--- BEGIN Reading text ---
At a joint trial of Mr. Bedford and two co-defendants who were also charged with
additional criminal violations, a jury found Mr. Bedford’s two co-defendants guilty on
several counts but could not reach a verdict as to Mr. Bedford. At a second trial of Mr.
Bedford alone, the jury found him guilty. He was sentenced to 42 months’ imprisonment.
We affirmed his conviction and sentence on direct appeal. Id. at 1158.
Mr. Bedford then filed a timely § 2255 petition, alleging ineffective assistance of
counsel.1 He identifies the following five areas of ineffectiveness: (1) his attorneys at
both the first and second trials failed to move for dismissal of the indictment for Speedy
Trial Act violations; (2) his second attorney failed to challenge the proposed testimony of
R. Jonathan Lynch, an IRS revenue agent who testified as an expert witness for the
government, as improper pursuant to Daubert v. Merrell Dow Pharm., Inc., 509 U.S. 579
(1993); (3) his second attorney failed to object to various trial errors; (4) his second
attorney failed to include issues in his Fed. R. Crim. P. 29 motion for judgment of
acquittal; and (5) his second attorney failed to argue the issue of “actual innocence.” The
district court denied the petition and denied Mr. Bedford’s application for a COA. He
now seeks a COA from this court.
--- END Reading text ---
**To-do list**
1. In the court opinion, how long a prison sentence did Mr. Bedford receive?
2. Can you turn the paragraph of the court opinion beginning "Mr. Bedford then filed a timely" into a brief list that keeps its main facts?
Rely only on the court opinion for what follows.
--- BEGIN Provided material ---
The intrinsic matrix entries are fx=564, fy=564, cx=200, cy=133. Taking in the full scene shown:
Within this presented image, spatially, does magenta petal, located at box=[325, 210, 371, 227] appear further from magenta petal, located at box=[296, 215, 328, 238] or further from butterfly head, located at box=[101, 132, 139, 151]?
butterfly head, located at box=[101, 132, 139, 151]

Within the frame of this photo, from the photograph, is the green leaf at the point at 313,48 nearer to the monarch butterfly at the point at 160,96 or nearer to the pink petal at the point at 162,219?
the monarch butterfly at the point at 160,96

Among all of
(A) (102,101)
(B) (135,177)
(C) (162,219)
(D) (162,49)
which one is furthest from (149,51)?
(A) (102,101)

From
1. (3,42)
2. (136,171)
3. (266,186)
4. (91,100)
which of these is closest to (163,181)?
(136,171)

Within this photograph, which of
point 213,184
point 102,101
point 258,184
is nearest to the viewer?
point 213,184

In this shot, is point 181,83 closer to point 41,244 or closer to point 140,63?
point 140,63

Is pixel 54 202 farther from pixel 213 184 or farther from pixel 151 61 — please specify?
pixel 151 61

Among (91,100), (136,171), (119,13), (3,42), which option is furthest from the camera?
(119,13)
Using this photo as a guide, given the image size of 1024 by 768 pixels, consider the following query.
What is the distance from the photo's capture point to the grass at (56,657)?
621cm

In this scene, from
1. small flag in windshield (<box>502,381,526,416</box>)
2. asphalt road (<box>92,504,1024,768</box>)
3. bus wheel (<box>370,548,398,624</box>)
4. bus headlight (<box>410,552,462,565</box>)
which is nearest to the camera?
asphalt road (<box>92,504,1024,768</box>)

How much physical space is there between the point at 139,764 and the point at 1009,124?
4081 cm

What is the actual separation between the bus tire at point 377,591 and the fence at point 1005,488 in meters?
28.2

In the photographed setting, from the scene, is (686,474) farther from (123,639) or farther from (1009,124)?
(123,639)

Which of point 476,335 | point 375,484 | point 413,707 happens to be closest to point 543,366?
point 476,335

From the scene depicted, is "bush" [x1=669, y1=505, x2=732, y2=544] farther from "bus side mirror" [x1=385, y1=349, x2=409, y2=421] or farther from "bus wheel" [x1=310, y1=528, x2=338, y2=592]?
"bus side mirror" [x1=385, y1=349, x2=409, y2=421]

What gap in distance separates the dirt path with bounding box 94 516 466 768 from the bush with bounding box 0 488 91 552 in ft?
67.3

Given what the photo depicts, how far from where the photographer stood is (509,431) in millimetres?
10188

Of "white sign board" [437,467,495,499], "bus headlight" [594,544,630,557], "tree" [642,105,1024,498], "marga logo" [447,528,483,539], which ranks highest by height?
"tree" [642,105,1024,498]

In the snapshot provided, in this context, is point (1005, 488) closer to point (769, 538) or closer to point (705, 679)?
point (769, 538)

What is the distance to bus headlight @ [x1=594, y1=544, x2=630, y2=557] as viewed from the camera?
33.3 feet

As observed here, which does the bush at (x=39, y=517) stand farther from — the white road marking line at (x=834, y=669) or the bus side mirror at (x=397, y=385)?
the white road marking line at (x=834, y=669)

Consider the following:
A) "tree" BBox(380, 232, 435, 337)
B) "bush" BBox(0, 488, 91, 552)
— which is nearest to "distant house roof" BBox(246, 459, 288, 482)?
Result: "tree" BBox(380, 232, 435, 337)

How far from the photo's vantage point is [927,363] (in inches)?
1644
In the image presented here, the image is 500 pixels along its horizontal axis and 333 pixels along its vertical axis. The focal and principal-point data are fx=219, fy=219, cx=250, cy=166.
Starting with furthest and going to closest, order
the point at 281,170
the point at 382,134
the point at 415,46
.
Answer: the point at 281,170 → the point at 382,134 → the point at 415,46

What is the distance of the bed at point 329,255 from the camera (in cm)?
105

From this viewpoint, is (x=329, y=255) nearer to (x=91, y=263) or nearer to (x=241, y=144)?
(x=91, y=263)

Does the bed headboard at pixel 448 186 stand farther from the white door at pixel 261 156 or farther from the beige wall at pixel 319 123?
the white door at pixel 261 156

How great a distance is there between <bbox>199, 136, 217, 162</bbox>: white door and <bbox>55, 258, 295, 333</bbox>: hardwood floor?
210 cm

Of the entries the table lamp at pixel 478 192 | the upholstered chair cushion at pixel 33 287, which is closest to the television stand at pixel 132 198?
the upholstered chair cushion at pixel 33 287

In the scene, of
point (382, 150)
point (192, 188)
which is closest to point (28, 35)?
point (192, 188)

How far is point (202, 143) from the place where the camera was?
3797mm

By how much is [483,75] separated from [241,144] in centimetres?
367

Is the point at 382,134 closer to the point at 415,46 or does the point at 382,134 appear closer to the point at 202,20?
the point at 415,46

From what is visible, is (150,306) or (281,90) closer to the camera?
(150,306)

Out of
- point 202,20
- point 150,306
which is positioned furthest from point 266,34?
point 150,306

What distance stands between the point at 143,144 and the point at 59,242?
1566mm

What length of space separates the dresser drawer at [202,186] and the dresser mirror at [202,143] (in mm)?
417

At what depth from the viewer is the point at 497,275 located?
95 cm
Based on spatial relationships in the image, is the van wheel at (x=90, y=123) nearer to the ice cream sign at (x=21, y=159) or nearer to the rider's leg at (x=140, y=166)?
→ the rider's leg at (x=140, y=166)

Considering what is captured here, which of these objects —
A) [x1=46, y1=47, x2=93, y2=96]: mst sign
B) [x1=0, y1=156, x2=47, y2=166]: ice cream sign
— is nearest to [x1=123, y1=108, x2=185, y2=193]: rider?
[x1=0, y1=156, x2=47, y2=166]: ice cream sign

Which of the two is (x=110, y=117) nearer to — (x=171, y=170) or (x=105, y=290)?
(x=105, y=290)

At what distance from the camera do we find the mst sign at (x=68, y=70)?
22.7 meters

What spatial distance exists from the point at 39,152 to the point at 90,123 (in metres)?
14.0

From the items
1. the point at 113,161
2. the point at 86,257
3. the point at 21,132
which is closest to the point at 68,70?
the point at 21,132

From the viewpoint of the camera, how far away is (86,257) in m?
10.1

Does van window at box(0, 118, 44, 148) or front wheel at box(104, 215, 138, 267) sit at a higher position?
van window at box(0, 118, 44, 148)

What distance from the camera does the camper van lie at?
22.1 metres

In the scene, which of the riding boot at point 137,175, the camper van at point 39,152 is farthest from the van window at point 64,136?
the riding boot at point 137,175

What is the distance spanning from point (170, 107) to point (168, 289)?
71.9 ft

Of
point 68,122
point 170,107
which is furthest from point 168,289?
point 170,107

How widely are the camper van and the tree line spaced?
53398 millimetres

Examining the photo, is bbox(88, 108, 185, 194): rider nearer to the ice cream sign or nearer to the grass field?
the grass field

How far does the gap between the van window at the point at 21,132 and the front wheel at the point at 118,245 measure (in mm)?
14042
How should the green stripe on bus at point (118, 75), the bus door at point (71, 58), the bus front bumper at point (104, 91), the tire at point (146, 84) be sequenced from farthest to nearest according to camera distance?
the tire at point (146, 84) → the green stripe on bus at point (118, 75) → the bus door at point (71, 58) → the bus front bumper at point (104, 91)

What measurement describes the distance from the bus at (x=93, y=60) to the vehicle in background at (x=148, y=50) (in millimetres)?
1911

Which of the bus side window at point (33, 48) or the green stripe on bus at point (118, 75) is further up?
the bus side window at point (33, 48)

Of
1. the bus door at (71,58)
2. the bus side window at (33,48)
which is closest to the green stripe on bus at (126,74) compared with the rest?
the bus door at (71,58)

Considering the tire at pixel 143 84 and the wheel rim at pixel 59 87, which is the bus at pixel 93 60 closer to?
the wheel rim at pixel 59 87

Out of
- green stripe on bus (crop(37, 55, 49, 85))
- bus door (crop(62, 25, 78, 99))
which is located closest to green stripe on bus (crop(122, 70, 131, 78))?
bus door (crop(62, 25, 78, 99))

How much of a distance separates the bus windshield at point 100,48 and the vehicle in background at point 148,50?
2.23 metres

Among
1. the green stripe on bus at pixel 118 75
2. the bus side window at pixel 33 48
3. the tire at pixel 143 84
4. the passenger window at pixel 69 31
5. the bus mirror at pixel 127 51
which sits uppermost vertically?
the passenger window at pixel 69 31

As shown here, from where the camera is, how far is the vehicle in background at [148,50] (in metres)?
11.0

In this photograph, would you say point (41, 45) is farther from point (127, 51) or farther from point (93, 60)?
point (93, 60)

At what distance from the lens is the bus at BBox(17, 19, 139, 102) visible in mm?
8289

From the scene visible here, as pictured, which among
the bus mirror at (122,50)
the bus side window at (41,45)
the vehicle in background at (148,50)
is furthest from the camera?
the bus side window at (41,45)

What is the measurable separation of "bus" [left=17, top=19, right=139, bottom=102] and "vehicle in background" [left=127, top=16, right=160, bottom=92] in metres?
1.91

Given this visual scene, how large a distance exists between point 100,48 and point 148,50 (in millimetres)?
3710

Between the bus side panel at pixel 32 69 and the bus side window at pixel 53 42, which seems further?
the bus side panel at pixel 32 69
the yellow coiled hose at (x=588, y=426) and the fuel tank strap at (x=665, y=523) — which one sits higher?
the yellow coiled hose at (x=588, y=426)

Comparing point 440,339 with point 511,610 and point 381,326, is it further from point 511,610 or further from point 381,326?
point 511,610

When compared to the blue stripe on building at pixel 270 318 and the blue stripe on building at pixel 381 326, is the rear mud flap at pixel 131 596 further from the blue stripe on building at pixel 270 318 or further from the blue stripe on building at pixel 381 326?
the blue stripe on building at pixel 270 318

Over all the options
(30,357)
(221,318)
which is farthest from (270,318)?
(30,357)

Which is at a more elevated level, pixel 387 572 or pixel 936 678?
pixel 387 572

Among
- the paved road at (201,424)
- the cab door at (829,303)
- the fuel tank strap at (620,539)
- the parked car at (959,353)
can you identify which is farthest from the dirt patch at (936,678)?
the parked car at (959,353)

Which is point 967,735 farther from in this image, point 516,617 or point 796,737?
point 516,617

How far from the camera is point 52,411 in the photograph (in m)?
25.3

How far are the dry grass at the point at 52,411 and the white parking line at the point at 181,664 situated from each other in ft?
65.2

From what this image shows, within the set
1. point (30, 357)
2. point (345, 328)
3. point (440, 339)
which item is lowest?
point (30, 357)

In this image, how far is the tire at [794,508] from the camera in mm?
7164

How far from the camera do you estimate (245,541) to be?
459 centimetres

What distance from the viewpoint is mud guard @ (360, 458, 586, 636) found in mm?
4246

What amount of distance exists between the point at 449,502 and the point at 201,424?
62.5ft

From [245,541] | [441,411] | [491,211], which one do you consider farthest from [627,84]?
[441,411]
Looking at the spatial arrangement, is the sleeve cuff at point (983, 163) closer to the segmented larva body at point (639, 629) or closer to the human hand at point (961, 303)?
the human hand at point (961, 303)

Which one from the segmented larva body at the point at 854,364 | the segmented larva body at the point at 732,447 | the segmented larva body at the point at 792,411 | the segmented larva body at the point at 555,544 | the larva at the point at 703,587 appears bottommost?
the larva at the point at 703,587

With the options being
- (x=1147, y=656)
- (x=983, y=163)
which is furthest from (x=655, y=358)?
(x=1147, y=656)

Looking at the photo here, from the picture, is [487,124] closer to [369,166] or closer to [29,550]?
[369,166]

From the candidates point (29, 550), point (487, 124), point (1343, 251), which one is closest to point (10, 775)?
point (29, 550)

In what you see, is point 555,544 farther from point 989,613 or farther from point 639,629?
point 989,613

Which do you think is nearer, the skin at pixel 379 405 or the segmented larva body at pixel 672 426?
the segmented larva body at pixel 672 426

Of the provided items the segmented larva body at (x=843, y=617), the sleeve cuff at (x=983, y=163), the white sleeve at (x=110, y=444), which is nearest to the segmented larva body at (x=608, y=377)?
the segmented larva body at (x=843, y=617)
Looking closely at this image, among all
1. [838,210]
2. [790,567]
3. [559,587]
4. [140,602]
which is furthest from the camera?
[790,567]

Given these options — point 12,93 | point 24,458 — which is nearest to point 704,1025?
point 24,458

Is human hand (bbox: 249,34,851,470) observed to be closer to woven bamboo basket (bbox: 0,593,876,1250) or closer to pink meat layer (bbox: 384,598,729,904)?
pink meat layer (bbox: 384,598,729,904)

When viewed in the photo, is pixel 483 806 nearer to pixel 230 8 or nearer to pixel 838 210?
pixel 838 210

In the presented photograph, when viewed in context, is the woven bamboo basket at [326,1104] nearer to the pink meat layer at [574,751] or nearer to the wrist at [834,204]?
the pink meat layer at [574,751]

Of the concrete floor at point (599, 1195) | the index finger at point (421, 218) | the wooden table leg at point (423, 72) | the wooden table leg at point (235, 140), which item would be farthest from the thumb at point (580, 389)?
--- END Provided material ---
**Task-by-task outputs**
1. 42 months' imprisonment.

2.
- Mr. Bedford filed a timely § 2255 petition alleging ineffective assistance of counsel in five areas:
  1. His attorneys at both trials did not move to dismiss the indictment for Speedy Trial Act violations.
  2. His second attorney did not challenge, under Daubert, the testimony of IRS revenue agent R. Jonathan Lynch, the government's expert witness.
  3. His second attorney did not object to various trial errors.
  4. His second attorney left issues out of the Rule 29 motion for judgment of acquittal.
  5. His second attorney did not argue "actual innocence."
- The district court denied the petition and his application for a COA.
- He now seeks a COA from this court.